__Provided passage__.
::::::::
Since the language is one of the most type-safe languages yet devised then
we at Waikato are opposed to any development which would endanger/weaken
this. We foresee that it should be ideally suited to operate in
safety-critical environments and applications; to this end we are looking
carefully at existing loopholes in both language and implementation.
A further area which we believe is much more pressing is that of Library
name spaces and the ability to provide a 'semi-binary' filed form of
generic classes so that new libraries may be produced for use with Sather
by commercial enterprises wishing to retain the rights to not distribute
their source text in order to protect their market!
kh
-----------------------------------------------------------------------------
From: Keith Hopper <asgard@wave.co.nz>
Newsgroups: comp.lang.sather
Subject: Sather Required Resources
Date: Thu, 27 May 1999 20:19:01 +1200
The task of producing fully internationalised software requires the
elimination of all text literals (strings and individual characters) from
program source. All text needs must be defined in that environment in
which the program is executing.
In addition to this, there is an increasing number of intellectual concepts
(eg date, number, money, address) the textual representation of which is
being parameterised as part of international standardisation efforts.
In addition to these factors, there will inevitably be domain specific
conversions relevant to an application domain, rather than just a specific
program package.
All three of these features have had to be implemented in culturally
independent classes, with or without parameters.
As standards are amended from time to time and new domain specific
libraries are created for Sather so it must be relatively simple to amend
the basic Required Library cultural classes and the concomitant Resources.
Three kinds of resource are provided :-
a. The source and binary forms of culture-dependent specifications
as specified in the particular national cultures in accordance with
ISO/IEC 14652 & 14651.
b. A group of Required Library formatting classes and the
corresponding Required Resources. Note that domain libraries will need
to add their special requirements to this mechanism following the
structure of the Required Library and Required Resources.
c. Lexical token and message formatting data produce in the
language, culture and form of representation (including character
encodings which may even be machine specific!!).
The culture source specification needs compilation into binary form for
internationalised use of the localised culture specification. For this
purpose an auxiliary Cultural compiler called 'build' is provided as an
adjunct to the Required Resources.
::::::::
__Task data__.

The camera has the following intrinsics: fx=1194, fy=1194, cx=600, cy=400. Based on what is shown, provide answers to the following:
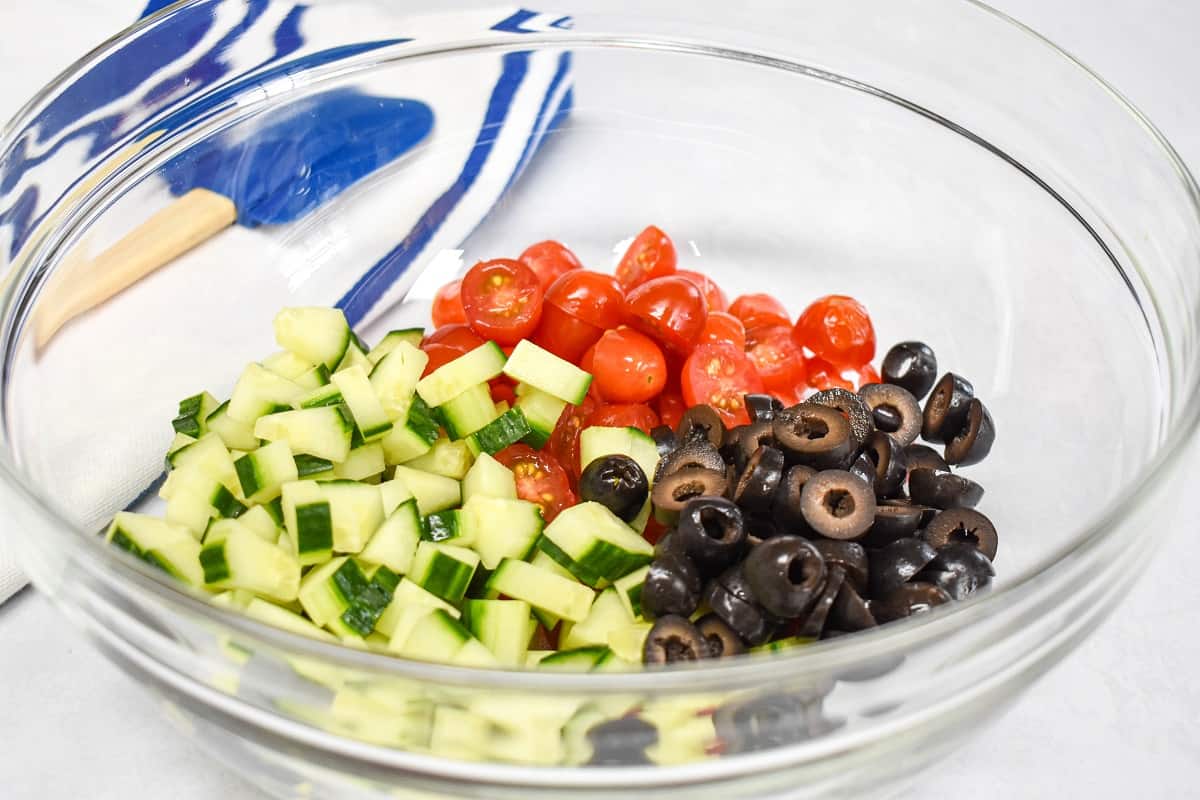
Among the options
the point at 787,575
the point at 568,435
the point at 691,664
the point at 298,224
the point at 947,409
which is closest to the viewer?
the point at 691,664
::::::::
__Short task 1__. From the Sather newsgroup posting above, set down word for word the part that opens with the words containing "All three of" and closes with "and Required Resources.".
__Short task 2__. Extract every line of the records above, reproducing each one unchanged, and leave the pictures out.

__Task response 1__.
All three of these features have had to be implemented in culturally
independent classes, with or without parameters.
As standards are amended from time to time and new domain specific
libraries are created for Sather so it must be relatively simple to amend
the basic Required Library cultural classes and the concomitant Resources.
Three kinds of resource are provided :-
a. The source and binary forms of culture-dependent specifications
as specified in the particular national cultures in accordance with
ISO/IEC 14652 & 14651.
b. A group of Required Library formatting classes and the
corresponding Required Resources. Note that domain libraries will need
to add their special requirements to this mechanism following the
structure of the Required Library and Required Resources.

__Task response 2__.
The camera has the following intrinsics: fx=1194, fy=1194, cx=600, cy=400. Based on what is shown, provide answers to the following:
Among the options
the point at 787,575
the point at 568,435
the point at 691,664
the point at 298,224
the point at 947,409
which is closest to the viewer?
the point at 691,664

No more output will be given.